Wednesday, October 14, 2009
Dear Sanna - so self-conscious!
I think I am generally an under-confident person, but sometimes it gets really bad. Today we were rehearsing the ballet I stepped into this year to replace the principle who left. My solo is very slow and there is a lot of music for me to fill with not so many steps. Also, I was never really properly taught the part, so it's even harder because I don't really know exactly how each movement should be. I feel really embarrassed every time I do this solo, even if the rest of the ballet is getting better.

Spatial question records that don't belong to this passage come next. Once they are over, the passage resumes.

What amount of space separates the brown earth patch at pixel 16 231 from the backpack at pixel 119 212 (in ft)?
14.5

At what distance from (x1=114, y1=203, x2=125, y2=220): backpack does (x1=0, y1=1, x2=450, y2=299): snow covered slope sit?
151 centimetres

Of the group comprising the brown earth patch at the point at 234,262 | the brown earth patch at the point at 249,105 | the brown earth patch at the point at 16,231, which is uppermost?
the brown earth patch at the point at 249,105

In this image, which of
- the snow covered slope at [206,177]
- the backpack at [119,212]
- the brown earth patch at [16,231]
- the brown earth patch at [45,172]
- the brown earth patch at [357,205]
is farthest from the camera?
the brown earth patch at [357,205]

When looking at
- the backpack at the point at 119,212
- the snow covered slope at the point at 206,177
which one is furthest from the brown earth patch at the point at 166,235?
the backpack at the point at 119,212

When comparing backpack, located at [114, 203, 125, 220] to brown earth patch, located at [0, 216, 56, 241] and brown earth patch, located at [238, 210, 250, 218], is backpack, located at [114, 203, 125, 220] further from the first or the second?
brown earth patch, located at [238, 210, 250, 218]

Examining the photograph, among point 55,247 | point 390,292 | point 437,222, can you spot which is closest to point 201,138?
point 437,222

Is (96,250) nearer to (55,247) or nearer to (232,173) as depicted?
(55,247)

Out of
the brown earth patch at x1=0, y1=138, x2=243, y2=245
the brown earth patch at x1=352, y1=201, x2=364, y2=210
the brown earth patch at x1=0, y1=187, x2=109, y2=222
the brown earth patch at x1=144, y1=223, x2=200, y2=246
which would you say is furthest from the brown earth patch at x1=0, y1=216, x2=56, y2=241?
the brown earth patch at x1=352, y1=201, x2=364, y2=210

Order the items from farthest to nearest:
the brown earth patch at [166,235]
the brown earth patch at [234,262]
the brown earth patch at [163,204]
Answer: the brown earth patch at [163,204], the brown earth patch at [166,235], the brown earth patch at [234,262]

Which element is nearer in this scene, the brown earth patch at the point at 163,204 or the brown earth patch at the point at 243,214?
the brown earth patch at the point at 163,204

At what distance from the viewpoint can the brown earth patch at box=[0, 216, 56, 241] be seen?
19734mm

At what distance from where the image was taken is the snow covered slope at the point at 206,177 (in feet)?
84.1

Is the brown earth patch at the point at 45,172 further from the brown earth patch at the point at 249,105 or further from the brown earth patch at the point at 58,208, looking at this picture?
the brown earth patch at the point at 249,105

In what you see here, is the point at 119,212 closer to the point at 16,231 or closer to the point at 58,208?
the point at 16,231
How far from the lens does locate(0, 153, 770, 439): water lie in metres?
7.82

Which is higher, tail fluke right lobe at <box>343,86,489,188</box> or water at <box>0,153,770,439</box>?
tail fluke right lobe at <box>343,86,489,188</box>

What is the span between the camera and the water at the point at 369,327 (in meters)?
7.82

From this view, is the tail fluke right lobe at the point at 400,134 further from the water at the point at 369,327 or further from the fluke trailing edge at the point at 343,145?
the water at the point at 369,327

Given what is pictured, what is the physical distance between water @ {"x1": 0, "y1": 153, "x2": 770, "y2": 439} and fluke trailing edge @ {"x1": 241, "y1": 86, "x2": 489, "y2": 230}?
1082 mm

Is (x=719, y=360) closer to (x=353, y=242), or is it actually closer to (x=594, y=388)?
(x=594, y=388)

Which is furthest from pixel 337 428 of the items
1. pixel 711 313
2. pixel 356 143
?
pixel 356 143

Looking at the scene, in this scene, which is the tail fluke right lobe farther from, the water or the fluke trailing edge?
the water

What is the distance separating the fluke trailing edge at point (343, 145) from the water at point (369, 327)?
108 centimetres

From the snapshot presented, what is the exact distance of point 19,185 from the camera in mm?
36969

Today after I did the solo the artistic director pulled me over and told me I look like a shy, embarrassed girl and I have no confidence (only because it's true). The thing is, I hear corrections like this all the time, but if I could just change it I would, so this correction in itself is not all that helpful. If I knew how to dance with even a fake air of confidence, of course I would. Anyway today for the first time, the director did not just stop at this criticism, but instead had me show her what I do, and gave me specific things to change and work on. I think it helped a lot, but still in the end she had me go back and do it again, and this time I was sure everyone was watching, so I felt even more embarrassed. I am trying to use my imagination to get over it, but I just feel the eyes on me.
When will I feel comfortable in my own skin? At times I can't even cross the room without feeling the eyes watching me.